What is required:
Could you reproduce the material below word for word, without changing a single line?

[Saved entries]
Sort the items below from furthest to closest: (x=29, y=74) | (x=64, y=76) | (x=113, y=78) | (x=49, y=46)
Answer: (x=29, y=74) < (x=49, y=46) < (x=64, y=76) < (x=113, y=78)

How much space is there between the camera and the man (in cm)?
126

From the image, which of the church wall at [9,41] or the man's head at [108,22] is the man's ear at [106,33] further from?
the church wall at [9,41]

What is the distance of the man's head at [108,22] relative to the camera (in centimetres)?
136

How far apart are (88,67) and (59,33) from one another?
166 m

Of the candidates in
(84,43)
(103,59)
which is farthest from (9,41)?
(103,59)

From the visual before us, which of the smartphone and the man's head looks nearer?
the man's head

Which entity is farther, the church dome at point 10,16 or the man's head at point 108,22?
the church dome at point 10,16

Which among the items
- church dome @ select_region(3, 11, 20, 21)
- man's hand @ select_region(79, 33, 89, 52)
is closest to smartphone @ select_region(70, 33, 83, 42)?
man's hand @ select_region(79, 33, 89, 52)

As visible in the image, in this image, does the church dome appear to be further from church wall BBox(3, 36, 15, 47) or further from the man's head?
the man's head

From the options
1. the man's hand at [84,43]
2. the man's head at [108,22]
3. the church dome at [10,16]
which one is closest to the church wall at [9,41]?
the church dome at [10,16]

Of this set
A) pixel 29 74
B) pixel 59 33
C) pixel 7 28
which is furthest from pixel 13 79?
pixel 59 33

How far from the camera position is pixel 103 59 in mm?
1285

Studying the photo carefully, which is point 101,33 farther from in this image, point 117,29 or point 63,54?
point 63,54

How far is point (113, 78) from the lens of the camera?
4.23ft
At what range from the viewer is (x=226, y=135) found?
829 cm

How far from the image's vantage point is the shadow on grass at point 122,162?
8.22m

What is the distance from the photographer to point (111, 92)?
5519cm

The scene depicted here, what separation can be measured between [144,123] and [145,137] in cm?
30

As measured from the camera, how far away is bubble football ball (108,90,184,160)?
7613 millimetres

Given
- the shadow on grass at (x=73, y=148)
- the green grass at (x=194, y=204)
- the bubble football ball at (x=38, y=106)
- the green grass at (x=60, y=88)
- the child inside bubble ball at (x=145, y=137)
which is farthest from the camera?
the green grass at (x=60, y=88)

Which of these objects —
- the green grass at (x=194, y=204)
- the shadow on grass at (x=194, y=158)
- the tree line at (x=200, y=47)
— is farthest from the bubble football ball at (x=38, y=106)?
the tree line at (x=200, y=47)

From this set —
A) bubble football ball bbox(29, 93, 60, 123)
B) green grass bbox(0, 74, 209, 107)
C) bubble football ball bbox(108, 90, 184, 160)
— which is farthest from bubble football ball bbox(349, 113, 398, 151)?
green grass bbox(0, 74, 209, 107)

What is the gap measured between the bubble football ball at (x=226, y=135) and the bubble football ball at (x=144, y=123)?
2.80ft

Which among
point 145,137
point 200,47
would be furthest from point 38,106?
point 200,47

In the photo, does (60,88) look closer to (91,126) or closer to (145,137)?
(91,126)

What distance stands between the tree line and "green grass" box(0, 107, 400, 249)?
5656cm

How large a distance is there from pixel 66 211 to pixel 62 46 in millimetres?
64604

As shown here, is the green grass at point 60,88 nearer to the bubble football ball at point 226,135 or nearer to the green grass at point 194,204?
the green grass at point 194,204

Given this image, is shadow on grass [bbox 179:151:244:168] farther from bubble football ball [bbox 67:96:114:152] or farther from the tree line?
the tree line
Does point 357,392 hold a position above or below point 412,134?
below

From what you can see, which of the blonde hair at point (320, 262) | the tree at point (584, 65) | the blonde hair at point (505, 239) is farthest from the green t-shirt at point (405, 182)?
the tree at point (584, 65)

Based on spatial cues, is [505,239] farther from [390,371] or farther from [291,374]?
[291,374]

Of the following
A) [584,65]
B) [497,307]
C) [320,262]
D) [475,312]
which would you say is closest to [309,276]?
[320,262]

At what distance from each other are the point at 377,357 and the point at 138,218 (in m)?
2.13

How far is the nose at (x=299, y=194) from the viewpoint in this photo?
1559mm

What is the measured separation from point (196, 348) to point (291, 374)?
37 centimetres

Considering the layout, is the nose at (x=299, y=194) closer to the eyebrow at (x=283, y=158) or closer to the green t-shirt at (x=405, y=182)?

Task solution:
Sort the items below from furthest to closest: (x=29, y=74) | (x=64, y=76) | (x=113, y=78) | (x=49, y=46)
Answer: (x=29, y=74) < (x=49, y=46) < (x=64, y=76) < (x=113, y=78)

How much space is there between the camera and the man (in cm)?
126

From the image, which of the church wall at [9,41] or the man's head at [108,22] is the man's ear at [106,33] further from?
the church wall at [9,41]

What is the distance of the man's head at [108,22] relative to the camera (in centimetres)?
136

How far apart are (88,67) and (59,33) from one another?
166 m

Of the candidates in
(84,43)
(103,59)
which is farthest from (9,41)?
(103,59)

From the visual before us, which of the smartphone and the man's head looks nearer?
the man's head

Which entity is farther, the church dome at point 10,16 or the man's head at point 108,22?
the church dome at point 10,16

Which among the items
- church dome @ select_region(3, 11, 20, 21)
- man's hand @ select_region(79, 33, 89, 52)
is closest to smartphone @ select_region(70, 33, 83, 42)?
man's hand @ select_region(79, 33, 89, 52)

As visible in the image, in this image, does the church dome appear to be further from church wall BBox(3, 36, 15, 47) or further from the man's head?
the man's head

From the options
1. the man's hand at [84,43]
2. the man's head at [108,22]
3. the church dome at [10,16]
which one is closest to the church wall at [9,41]?
the church dome at [10,16]

Of this set
A) pixel 29 74
B) pixel 59 33
C) pixel 7 28
which is furthest from pixel 13 79?
pixel 59 33

How far from the camera position is pixel 103 59 in mm?
1285

Studying the photo carefully, which is point 101,33 farther from in this image, point 117,29 or point 63,54?
point 63,54

How far is point (113, 78) from the lens of the camera?
4.23ft
At what range from the viewer is (x=226, y=135) found?
829 cm

How far from the image's vantage point is the shadow on grass at point 122,162?
8.22m

What is the distance from the photographer to point (111, 92)?
5519cm

The scene depicted here, what separation can be measured between [144,123] and [145,137] in cm?
30

As measured from the camera, how far away is bubble football ball (108,90,184,160)?
7613 millimetres

Given
- the shadow on grass at (x=73, y=148)
- the green grass at (x=194, y=204)
- the bubble football ball at (x=38, y=106)
- the green grass at (x=60, y=88)
- the child inside bubble ball at (x=145, y=137)
which is farthest from the camera?
the green grass at (x=60, y=88)

Which of these objects —
- the green grass at (x=194, y=204)
- the shadow on grass at (x=194, y=158)
- the tree line at (x=200, y=47)
— is farthest from the bubble football ball at (x=38, y=106)?
the tree line at (x=200, y=47)

From this set —
A) bubble football ball bbox(29, 93, 60, 123)
B) green grass bbox(0, 74, 209, 107)
C) bubble football ball bbox(108, 90, 184, 160)
— which is farthest from bubble football ball bbox(349, 113, 398, 151)?
green grass bbox(0, 74, 209, 107)

What is the gap measured between the bubble football ball at (x=226, y=135) and the bubble football ball at (x=144, y=123)?
2.80ft

Which among
point 145,137
point 200,47
would be furthest from point 38,106?
point 200,47

In the photo, does (60,88) look closer to (91,126) or closer to (145,137)?
(91,126)

What distance stands between the tree line and "green grass" box(0, 107, 400, 249)?
5656cm

How large a distance is there from pixel 66 211 to pixel 62 46 in millimetres?
64604

As shown here, is the green grass at point 60,88 nearer to the bubble football ball at point 226,135 or nearer to the green grass at point 194,204?
the green grass at point 194,204

Given this image, is shadow on grass [bbox 179:151:244:168] farther from bubble football ball [bbox 67:96:114:152] or farther from the tree line?
the tree line
Does point 357,392 hold a position above or below point 412,134?
below

From what you can see, which of the blonde hair at point (320, 262) | the tree at point (584, 65) | the blonde hair at point (505, 239) is farthest from the green t-shirt at point (405, 182)?
the tree at point (584, 65)

Based on spatial cues, is [505,239] farther from [390,371] or farther from [291,374]?
[291,374]

Of the following
A) [584,65]
B) [497,307]
C) [320,262]
D) [475,312]
which would you say is closest to [309,276]?
[320,262]

At what distance from each other are the point at 377,357 and the point at 138,218 (in m)?
2.13

How far is the nose at (x=299, y=194) from the viewpoint in this photo?
1559mm

What is the measured separation from point (196, 348) to point (291, 374)?
37 centimetres

Considering the layout, is the nose at (x=299, y=194) closer to the eyebrow at (x=283, y=158) or closer to the green t-shirt at (x=405, y=182)?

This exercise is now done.